Speaking of fighting back, here's the latest in preemptive destruction: Yesterday, editors at the Guardian explained the newspaper's decision to physically destroy hard drives containing copies of some of the secret files leaked by Snowden to avoid being legally compelled to hand the material to British authorities. This morning, Reuters reports that British Prime Minister David Cameron issued orders aimed at preventing the Guardian from publishing information about U.S. and British surveillance programs:
Any such surrender would have represented a betrayal of the source, Edward Snowden, [editor Alan] Rusbridger believed. The files could ultimately have been used in the American whistleblower's prosecution."I don't think we had Snowden's consent to hand the material back, and I didn't want to help the UK authorities to know what he had given us," the Guardian editor said.

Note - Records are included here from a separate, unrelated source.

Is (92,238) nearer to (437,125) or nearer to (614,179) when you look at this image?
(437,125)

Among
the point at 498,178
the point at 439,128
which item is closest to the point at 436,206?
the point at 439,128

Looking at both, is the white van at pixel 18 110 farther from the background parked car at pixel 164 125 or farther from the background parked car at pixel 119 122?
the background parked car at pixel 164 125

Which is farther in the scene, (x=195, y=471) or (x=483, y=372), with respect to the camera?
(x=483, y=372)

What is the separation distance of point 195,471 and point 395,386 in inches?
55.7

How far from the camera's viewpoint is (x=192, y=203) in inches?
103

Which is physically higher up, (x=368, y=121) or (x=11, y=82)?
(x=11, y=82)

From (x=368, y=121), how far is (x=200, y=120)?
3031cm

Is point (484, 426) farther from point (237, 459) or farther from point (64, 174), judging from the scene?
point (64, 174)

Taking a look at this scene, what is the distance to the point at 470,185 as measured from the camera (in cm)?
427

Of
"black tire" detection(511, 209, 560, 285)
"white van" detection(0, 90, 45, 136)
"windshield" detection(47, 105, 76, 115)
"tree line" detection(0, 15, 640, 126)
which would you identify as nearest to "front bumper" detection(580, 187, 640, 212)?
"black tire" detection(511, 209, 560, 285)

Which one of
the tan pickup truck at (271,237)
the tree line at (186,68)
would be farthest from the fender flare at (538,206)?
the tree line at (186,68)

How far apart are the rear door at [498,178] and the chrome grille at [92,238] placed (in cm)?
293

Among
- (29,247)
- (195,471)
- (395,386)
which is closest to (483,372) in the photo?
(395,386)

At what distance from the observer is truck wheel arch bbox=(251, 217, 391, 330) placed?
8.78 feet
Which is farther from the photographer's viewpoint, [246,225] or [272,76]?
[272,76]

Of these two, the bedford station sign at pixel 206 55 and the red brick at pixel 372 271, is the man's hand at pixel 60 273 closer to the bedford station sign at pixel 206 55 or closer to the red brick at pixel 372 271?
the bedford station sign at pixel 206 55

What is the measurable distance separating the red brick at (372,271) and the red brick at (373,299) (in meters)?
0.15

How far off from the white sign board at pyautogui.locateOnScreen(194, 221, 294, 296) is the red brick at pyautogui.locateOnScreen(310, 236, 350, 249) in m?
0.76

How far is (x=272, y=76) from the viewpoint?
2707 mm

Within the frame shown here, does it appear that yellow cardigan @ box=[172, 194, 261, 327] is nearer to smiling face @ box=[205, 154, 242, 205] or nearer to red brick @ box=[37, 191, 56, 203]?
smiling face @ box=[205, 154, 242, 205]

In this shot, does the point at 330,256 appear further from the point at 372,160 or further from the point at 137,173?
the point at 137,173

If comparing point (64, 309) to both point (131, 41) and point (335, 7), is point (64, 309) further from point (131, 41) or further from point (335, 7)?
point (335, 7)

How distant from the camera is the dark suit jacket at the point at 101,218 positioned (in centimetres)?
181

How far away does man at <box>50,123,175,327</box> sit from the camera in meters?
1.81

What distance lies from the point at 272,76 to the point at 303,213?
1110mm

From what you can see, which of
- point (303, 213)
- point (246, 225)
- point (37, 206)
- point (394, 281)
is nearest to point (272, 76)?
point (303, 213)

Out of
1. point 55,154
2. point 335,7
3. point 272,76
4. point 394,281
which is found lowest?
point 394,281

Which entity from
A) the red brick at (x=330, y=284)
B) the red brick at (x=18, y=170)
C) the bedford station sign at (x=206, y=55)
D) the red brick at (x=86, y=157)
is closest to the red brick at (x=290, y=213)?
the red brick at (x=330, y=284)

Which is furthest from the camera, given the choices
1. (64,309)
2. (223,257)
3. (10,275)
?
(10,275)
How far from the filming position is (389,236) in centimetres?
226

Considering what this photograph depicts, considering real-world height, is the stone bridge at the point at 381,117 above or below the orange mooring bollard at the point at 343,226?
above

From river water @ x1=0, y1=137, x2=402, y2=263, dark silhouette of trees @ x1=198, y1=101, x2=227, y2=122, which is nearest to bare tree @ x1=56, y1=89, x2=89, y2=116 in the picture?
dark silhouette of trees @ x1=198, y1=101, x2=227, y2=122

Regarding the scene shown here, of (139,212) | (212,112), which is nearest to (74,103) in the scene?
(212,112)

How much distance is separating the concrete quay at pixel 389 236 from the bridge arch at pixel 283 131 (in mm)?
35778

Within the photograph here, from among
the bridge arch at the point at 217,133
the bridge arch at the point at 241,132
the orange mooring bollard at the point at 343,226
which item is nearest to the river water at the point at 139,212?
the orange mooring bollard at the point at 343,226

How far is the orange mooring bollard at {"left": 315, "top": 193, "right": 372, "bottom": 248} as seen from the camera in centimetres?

Dana Milbank of the Post calls out President Obama for insisting that Snowden could have gone through internal channels to air his concerns about the NSA's surveillance programs. Case in point: Gina Gray, the whistleblower who went by the book in exposing financial mismanagement and wrongdoing in the Defense Department---and paid dearly for it.
Chief Justice John Roberts has tapped Judge José A. Cabranes, a conservative-leaning Democratic appointee, to the FISA review panel. Here is the Times; here is the Post.
Shifting the spy spotlight: Over at Threat Post, Michael Mimoso reports that three groups of hackers with ties to China are using the Poison Ivy remote access Trojan to steal data and monitor online user activity.